- Original poster
- Directed by: Robert Wise
- Written by: Richard De Roy
- Produced by: Robert Wise
- Starring: Peter Fonda Lindsay Wagner Estelle Parsons
- Cinematography: Henri Decaë
- Edited by: William Reynolds
- Music by: David Shire
- Distributed by: Universal Pictures
- Release date: March 18, 1973;
- Running time: 100 minutes
- Country: United States
- Language: English

= Two People (1973 film) =

American drama film by Robert Wise

Two People is a 1973 American drama film produced and directed by Robert Wise and starring Peter Fonda and Lindsay Wagner. The screenplay by Richard De Roy focuses on the brief relationship shared by a Vietnam War deserter and a fashion model.

==Plot==
Deirdre McCluskey is a Manhattan-based fashion model who has completed an assignment for Vogue with photographer, Ron Kesselman, who is also her lover, and Barbara Newman, an editor, in Marrakesh. Ron has announced plans to explore the Sahara Desert in lieu of returning home to his son out-of-wedlock with Deirdre, Marcus, leaving them to go to Casablanca by train, without him.

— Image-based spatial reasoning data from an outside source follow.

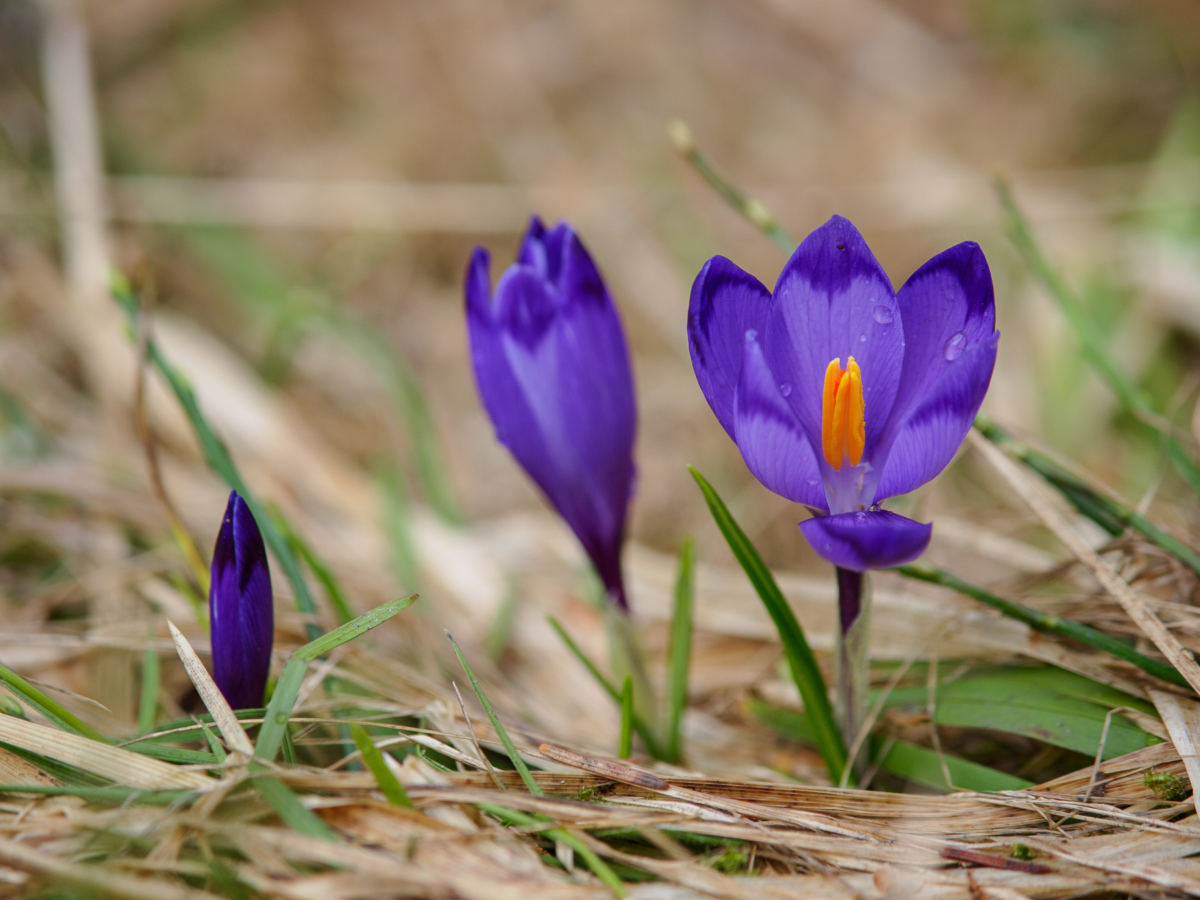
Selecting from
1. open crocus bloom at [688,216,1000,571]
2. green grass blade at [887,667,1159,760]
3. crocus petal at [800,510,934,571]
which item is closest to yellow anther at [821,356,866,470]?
open crocus bloom at [688,216,1000,571]

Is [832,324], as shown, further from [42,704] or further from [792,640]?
[42,704]

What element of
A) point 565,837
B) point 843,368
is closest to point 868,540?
point 843,368

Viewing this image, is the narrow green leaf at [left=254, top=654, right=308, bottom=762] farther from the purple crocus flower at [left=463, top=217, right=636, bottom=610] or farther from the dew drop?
the dew drop

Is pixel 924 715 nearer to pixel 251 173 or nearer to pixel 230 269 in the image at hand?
pixel 230 269

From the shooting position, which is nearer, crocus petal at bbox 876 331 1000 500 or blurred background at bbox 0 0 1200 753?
crocus petal at bbox 876 331 1000 500

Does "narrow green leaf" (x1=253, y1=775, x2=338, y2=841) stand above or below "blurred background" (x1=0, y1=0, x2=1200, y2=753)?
below

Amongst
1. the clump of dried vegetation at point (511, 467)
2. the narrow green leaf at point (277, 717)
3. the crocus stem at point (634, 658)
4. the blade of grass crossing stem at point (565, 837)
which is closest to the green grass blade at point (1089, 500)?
the clump of dried vegetation at point (511, 467)

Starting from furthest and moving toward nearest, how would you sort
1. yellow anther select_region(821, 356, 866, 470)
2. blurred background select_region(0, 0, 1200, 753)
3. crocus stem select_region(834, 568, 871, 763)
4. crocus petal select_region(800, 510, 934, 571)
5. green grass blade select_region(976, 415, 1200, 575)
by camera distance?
blurred background select_region(0, 0, 1200, 753), green grass blade select_region(976, 415, 1200, 575), crocus stem select_region(834, 568, 871, 763), yellow anther select_region(821, 356, 866, 470), crocus petal select_region(800, 510, 934, 571)

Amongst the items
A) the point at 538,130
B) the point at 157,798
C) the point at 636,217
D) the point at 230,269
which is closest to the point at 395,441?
the point at 230,269
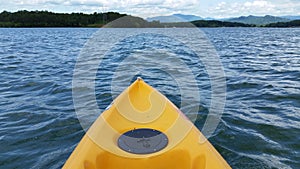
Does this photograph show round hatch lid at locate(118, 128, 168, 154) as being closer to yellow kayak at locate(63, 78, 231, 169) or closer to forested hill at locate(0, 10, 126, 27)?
yellow kayak at locate(63, 78, 231, 169)

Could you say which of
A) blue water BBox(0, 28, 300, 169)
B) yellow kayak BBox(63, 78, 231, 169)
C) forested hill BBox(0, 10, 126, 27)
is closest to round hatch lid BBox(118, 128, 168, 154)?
yellow kayak BBox(63, 78, 231, 169)

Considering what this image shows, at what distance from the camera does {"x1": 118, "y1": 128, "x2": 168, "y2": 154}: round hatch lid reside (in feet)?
12.2

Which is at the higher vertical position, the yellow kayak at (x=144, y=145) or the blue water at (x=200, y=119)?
the yellow kayak at (x=144, y=145)

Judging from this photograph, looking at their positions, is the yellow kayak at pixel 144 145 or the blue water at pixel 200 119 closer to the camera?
the yellow kayak at pixel 144 145

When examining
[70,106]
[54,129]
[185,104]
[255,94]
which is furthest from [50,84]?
[255,94]

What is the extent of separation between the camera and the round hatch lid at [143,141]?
373 centimetres

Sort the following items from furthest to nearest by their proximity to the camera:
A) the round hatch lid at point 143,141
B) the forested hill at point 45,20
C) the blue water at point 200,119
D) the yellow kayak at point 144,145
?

Deidre, aware her love for Ron has died, recognizes fellow passenger Evan Bonner from a cafe where she had eaten the previous day. She approaches his compartment to ask if he has any kief he'd be willing to share with her. Seeing him alone and in tears, she returns to Barbara.

When the train breaks down, Evan and Deidre explore a nearby Arab village while waiting for it to be repaired. Deirdre is attracted to Evan but he withdraws from her advances. On board a flight from Casablanca to Paris, he confesses he deserted in Vietnam, was brought to Moscow by a pro-peace group, and lived in Sweden and Morocco until, weary of his nomad existence, he decided to surrender and face court martial and a prison term.

Deirdre spends a day and night with Evan in Paris before they return to the United States. The following morning, she proposes they remain in Europe, supported by her salary, but he declines. They fly to New York City, where the two are welcomed at Deirdre's townhouse by her mother and son. Deirdre repeats her offer, but Evan is determined to put his past behind him, and later that day he surrenders to the authorities.

==Cast==
- Peter Fonda as Evan Bonner
- Lindsay Wagner as Deirdre McCluskey
- Estelle Parsons as Barbara Newman
- Alan Fudge as Fitzgerald
- Frances Sternhagen as Mrs. McCluskey
- Geoffrey Horne as Ron Kesselman

==Production==
Fonda said "We shot the film in sequence. It was designed by Bob. It was simply the best way to shoot the film. We rehearsed for a week and a half. You know, we spent five weeks on the Marakesh Express. It worked out pretty well."

==Critical reception==
Roger Greenspun of The New York Times called the film "a very silly movie" and added, "I am tempted to hang the movie with quotations from its dialogue — which would be unfair. It is really equally bad in all departments . . . Two People is remarkably of a piece — not with the consistency of a movie director like Robert Wise, but rather with the consistency of something cooked up from the same package of synthetic soup."

Roger Ebert of the Chicago Sun-Times observed, "It must have sounded like such a good story idea, all those months or years ago when they were writing the film . . . What we have here, potentially, is a sort of bittersweet, radicalized Love Story, and that must have been what sold the director, Robert Wise, on the project. The movie sounds superficially as if it might have a comment to make on the effect of the war on its warriors. Well, that may be true, but true of a movie they didn't make. What we're left with is an awfully awkward journey into banality."

TV Guide rated the film one out of four stars and commented, "Fonda and Wagner (in her film debut) just aren't able to pull it off."